To do: Could you please repeat the entries below word for word, with the images left out?
------ Study material
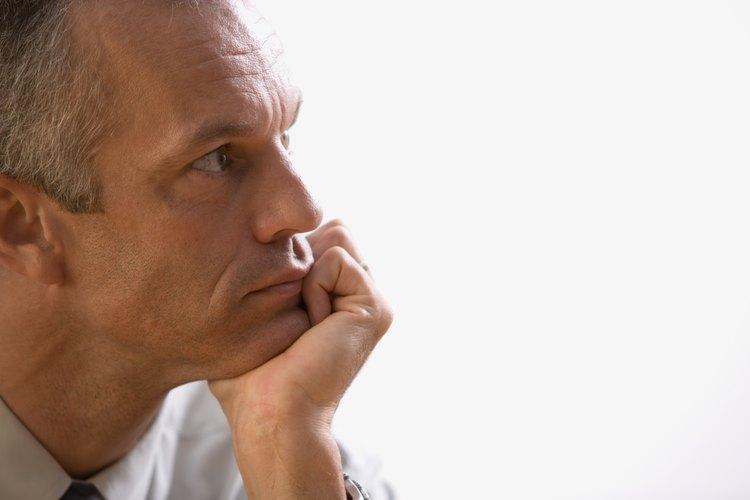 Cumplir los 50 hace que un hombre se cuestione su lugar en la vida.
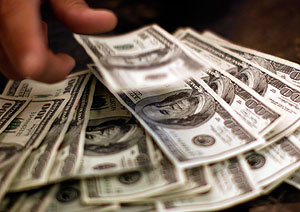 Кто обрушил доллар?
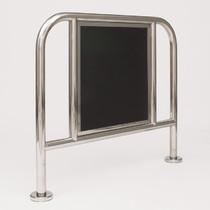mobiliario de acero inoxidable
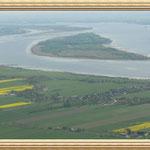 Oben im Bild ist die Insel Bishorster Sand  und vorn wieder die Insel Pagensand in der Elbe zu sehen. Rechts ist das Fahrwasser der großen Pötte.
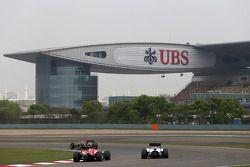 Max Chilton, Marussia F1 Team; Felipe Massa, Williams F1 Team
------------
Solution:
 Cumplir los 50 hace que un hombre se cuestione su lugar en la vida.
 Кто обрушил доллар?
mobiliario de acero inoxidable
 Oben im Bild ist die Insel Bishorster Sand  und vorn wieder die Insel Pagensand in der Elbe zu sehen. Rechts ist das Fahrwasser der großen Pötte.
 Max Chilton, Marussia F1 Team; Felipe Massa, Williams F1 Team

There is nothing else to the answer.